Reescreva o trecho de "JORNALISTA, ARTISTA OU" até "que?! Artista, eu?!" do texto sobre jornalistas e artistas, substituindo "ataque de riso" por "crise de riso".

» **TEXTO DE ORIGEM**
+===+
JORNALISTA, ARTISTA OU OS DOIS?

Acabo de ser acometido por ataque de riso quase fulminante. Uma pessoa, para mim apresentada há pouco, depois de saber que sou jornalista, disse: "Vocês, jornalistas, são verdadeiros artistas. Vivem em contato com celebridades, portanto são como elas. Admiro muito vocês". O que?! Artista, eu?!

Nós, jornalistas, com raríssimas exceções, confesso, acabamos por ser picados pela mosquinha azul, transmissora do vírus da vaidade, tão logo começamos o curso de Jornalismo. Mas nos considerar artistas, acredito, é certo exagero. É a mesma coisa se compararmos o calouro de medicina que escolheu a profissão só para desfilar com roupas brancas pelos badalados shoppings da cidade e ser chamado de "doutor" após obter o diploma. Fazer Jornalismo, apenas para ser considerado artista, ou para mostrar o rostinho na televisão, é, no mínimo, ridículo. Ser jornalista, evidentemente, é muito mais que isso. Porém esse fã, que repentinamente acabo de ganhar, deve ter lá suas razões.
+===+
(Dados de localização espacial)
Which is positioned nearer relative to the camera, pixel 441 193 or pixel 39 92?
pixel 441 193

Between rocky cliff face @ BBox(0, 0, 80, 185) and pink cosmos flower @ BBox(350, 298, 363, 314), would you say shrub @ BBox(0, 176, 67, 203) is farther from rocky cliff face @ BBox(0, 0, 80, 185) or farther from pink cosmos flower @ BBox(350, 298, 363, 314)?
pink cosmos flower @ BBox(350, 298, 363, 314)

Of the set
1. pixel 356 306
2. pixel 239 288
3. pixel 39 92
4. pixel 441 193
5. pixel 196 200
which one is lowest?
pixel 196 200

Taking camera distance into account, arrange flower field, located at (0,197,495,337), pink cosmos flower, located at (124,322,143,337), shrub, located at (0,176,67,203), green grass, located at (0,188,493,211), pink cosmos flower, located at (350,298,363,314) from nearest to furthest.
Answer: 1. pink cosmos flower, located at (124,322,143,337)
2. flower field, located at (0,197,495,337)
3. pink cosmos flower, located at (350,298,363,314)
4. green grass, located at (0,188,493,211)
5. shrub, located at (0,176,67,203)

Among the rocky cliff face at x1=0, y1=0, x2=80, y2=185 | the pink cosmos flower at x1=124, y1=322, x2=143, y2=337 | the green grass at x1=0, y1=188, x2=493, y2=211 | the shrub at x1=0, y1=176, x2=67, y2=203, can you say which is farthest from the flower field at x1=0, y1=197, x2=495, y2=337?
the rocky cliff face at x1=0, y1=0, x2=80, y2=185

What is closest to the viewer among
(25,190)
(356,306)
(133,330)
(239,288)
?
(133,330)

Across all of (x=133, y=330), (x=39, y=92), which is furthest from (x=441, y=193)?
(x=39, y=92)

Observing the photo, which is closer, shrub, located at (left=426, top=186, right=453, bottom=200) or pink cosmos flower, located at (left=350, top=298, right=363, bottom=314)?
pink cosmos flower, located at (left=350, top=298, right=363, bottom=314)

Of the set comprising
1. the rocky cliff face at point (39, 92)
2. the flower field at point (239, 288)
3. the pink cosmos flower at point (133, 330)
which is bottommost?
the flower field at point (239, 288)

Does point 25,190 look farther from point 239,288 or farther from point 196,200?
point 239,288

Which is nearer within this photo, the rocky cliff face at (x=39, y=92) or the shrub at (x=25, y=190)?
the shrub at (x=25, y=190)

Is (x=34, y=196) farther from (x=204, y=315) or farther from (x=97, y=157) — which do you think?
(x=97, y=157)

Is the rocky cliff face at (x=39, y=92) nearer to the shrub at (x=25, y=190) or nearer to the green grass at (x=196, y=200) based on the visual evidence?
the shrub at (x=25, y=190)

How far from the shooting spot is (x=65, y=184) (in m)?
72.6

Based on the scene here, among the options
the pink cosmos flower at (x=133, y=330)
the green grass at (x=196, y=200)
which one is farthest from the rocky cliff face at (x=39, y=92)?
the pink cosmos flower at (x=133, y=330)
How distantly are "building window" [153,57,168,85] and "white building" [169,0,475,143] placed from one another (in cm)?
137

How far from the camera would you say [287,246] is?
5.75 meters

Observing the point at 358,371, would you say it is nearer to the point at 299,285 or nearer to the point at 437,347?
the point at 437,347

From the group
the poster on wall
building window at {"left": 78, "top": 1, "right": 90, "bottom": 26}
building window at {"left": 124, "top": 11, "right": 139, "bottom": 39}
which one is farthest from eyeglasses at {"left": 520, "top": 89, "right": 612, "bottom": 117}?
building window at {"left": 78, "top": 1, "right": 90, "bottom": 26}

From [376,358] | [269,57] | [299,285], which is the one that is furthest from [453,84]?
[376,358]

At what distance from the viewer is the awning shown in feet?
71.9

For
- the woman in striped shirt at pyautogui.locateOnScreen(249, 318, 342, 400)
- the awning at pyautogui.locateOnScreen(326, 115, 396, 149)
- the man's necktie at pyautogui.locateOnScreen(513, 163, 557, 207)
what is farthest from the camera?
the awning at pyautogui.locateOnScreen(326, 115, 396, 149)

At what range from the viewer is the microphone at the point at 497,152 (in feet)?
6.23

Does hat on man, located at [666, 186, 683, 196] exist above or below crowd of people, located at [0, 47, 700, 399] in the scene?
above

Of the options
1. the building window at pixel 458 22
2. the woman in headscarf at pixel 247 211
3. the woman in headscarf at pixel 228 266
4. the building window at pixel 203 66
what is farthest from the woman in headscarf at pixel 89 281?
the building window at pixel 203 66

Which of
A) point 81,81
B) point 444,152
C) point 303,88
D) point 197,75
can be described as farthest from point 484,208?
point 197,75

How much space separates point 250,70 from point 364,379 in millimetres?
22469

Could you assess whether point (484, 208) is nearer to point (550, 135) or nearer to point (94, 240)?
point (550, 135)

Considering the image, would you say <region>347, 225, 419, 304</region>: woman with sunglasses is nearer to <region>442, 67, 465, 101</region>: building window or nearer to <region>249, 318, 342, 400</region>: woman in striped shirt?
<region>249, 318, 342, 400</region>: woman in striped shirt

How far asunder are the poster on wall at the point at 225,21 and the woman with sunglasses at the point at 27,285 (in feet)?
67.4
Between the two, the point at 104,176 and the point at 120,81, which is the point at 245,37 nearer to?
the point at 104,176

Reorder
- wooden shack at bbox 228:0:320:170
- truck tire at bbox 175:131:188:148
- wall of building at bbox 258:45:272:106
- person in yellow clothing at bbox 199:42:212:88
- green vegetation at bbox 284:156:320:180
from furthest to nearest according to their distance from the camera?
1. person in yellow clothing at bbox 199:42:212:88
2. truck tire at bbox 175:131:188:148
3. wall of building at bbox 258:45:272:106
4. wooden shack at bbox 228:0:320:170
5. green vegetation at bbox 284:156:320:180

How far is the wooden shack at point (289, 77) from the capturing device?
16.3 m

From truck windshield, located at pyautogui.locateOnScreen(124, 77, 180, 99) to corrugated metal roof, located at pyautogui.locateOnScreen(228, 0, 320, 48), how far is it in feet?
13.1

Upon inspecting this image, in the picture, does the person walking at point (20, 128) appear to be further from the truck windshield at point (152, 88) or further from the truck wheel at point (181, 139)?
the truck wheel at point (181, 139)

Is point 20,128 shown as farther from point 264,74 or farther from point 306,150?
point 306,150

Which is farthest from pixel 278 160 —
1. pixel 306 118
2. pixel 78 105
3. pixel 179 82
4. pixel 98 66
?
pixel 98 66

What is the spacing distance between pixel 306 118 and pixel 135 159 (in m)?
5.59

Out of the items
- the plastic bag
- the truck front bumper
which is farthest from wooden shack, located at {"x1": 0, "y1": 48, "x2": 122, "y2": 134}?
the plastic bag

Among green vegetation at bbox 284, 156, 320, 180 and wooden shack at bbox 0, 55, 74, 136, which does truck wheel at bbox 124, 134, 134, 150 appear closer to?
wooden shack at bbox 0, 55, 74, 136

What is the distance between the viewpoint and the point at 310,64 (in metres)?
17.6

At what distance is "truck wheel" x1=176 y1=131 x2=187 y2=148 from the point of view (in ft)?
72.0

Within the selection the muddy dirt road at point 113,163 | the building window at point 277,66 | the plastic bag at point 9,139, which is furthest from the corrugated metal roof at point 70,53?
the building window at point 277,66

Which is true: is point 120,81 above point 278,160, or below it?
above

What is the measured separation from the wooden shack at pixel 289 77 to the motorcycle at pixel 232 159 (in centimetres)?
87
+===+
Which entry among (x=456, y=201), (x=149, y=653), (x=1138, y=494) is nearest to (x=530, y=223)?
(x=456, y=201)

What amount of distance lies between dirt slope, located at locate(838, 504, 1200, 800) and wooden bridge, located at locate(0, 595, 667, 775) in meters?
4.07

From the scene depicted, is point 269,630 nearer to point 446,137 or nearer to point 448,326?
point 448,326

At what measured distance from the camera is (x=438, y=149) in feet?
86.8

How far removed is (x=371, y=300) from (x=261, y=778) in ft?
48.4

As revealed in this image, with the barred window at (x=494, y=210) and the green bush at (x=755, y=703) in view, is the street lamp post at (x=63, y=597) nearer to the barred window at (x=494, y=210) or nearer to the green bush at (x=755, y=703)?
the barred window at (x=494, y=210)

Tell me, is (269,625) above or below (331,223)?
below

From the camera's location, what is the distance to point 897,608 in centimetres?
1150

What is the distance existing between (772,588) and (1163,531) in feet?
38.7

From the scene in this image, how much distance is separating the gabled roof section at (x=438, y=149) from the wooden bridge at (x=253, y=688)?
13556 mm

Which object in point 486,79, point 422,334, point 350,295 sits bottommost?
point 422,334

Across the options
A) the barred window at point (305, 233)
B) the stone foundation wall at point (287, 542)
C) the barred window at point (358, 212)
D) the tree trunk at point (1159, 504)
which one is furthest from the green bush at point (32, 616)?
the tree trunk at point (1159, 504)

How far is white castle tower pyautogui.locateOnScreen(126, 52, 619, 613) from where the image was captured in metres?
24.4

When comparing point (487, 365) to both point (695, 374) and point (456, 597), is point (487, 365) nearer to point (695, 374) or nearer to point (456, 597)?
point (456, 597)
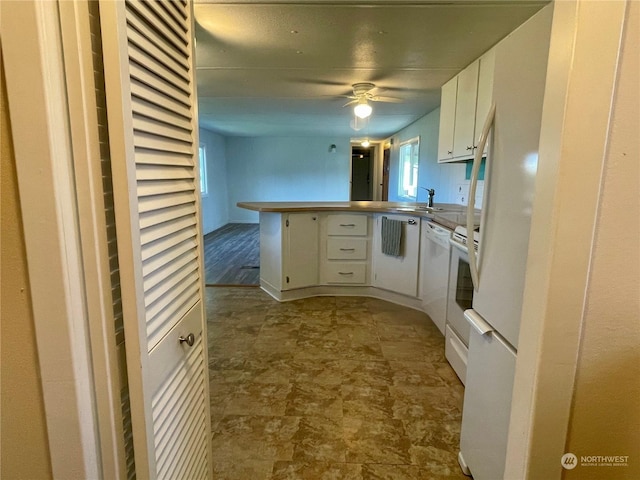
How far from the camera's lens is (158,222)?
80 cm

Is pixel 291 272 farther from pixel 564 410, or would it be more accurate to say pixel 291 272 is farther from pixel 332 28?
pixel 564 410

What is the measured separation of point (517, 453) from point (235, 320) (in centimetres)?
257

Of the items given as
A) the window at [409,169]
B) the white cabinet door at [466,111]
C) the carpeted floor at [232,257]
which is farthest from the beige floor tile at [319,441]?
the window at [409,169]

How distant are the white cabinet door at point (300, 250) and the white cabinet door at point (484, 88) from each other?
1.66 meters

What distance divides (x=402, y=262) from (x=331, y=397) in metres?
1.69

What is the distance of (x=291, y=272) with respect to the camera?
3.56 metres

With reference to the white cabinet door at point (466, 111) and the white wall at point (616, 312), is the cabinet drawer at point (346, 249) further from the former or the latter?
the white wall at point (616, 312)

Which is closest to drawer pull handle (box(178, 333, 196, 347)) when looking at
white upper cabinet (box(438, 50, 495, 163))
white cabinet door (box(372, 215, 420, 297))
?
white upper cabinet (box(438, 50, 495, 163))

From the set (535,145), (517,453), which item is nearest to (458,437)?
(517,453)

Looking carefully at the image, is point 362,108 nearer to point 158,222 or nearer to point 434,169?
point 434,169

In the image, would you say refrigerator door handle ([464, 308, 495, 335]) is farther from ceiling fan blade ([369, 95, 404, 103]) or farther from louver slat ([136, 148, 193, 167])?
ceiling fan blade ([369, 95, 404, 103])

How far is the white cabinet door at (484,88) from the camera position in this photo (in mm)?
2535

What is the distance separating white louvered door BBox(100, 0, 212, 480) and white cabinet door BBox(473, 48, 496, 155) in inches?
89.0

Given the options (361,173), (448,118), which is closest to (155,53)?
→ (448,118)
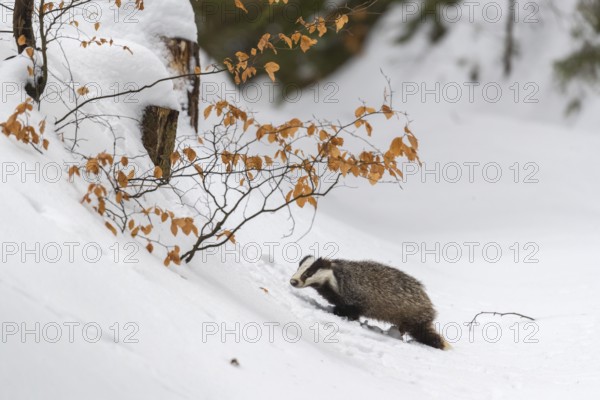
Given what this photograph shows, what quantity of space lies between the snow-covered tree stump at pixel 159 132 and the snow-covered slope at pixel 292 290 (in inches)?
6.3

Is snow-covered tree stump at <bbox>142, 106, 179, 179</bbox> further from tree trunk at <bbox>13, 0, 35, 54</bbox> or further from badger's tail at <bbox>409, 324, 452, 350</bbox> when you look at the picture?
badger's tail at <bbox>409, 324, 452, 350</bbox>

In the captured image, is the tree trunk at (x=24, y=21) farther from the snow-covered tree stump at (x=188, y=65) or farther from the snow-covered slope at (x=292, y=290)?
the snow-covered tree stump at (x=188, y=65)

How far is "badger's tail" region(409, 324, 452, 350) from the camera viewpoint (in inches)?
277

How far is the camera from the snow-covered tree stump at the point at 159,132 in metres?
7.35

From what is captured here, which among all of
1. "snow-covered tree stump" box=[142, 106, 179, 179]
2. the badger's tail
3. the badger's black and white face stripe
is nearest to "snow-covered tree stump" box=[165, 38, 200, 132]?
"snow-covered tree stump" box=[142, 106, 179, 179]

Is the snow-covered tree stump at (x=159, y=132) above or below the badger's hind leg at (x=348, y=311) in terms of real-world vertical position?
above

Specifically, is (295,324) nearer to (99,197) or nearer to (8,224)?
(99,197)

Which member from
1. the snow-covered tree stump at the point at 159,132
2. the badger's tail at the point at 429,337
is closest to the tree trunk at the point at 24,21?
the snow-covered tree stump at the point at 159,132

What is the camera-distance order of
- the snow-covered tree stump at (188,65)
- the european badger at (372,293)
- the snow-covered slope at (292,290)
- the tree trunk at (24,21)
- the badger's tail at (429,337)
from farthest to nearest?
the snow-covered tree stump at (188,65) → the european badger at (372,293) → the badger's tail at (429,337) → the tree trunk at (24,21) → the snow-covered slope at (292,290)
+===+
» **SOLUÇÃO**
JORNALISTA, ARTISTA OU OS DOIS?

Acabo de ser acometido por crise de riso quase fulminante. Uma pessoa, para mim apresentada há pouco, depois de saber que sou jornalista, disse: "Vocês, jornalistas, são verdadeiros artistas. Vivem em contato com celebridades, portanto são como elas. Admiro muito vocês". O que?! Artista, eu?!